Articles | Volume 6, issue 9
Atmos. Meas. Tech., 6, 2339–2348, 2013
Atmos. Meas. Tech., 6, 2339–2348, 2013

Research article 11 Sep 2013

Research article | 11 Sep 2013

A chemical analyzer for charged ultrafine particles

S. G. Gonser1,2 and A. Held1,2 S. G. Gonser and A. Held
  • 1Junior Professorship in Atmospheric Chemistry, University of Bayreuth, 95440 Bayreuth, Germany
  • 2Bayreuth Center of Ecology and Environmental Research, University of Bayreuth, 95440 Bayreuth, Germany

Abstract. New particle formation is a frequent phenomenon in the atmosphere and of major significance for the Earth's climate and human health. To date the mechanisms leading to the nucleation of particles as well as to aerosol growth are not completely understood. A lack of appropriate measurement equipment for online analysis of the chemical composition of freshly nucleated particles is one major limitation. We have developed a Chemical Analyzer for Charged Ultrafine Particles (CAChUP) capable of analyzing particles with diameters below 30 nm. A bulk of size-separated particles is collected electrostatically on a metal filament, resistively desorbed and subsequently analyzed for its molecular composition in a time of flight mass spectrometer. We report on technical details as well as characterization experiments performed with the CAChUP. Our instrument was tested in the laboratory for its detection performance as well as for its collection and desorption capabilities. The manual application of defined masses of camphene (C10H16) to the desorption filament resulted in a detection limit between 0.5 and 5 ng, and showed a linear response of the mass spectrometer.

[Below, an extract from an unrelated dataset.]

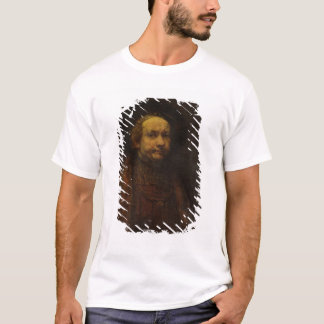 Self Portrait as an Old Man, c.1664 (oil on canvas T-Shirt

Flow tube experiments of 25 nm diameter secondary organic aerosol from ozonolysis of alpha-pinene also showed a linear relation between collection time and the mass spectrometer's signal intensity. The resulting mass spectra from the collection experiments are in good agreement with published work on particles generated by the ozonolysis of alpha-pinene. A sensitivity study shows that the current setup of CAChUP is ready for laboratory measurements and for the observation of new particle formation events in the field.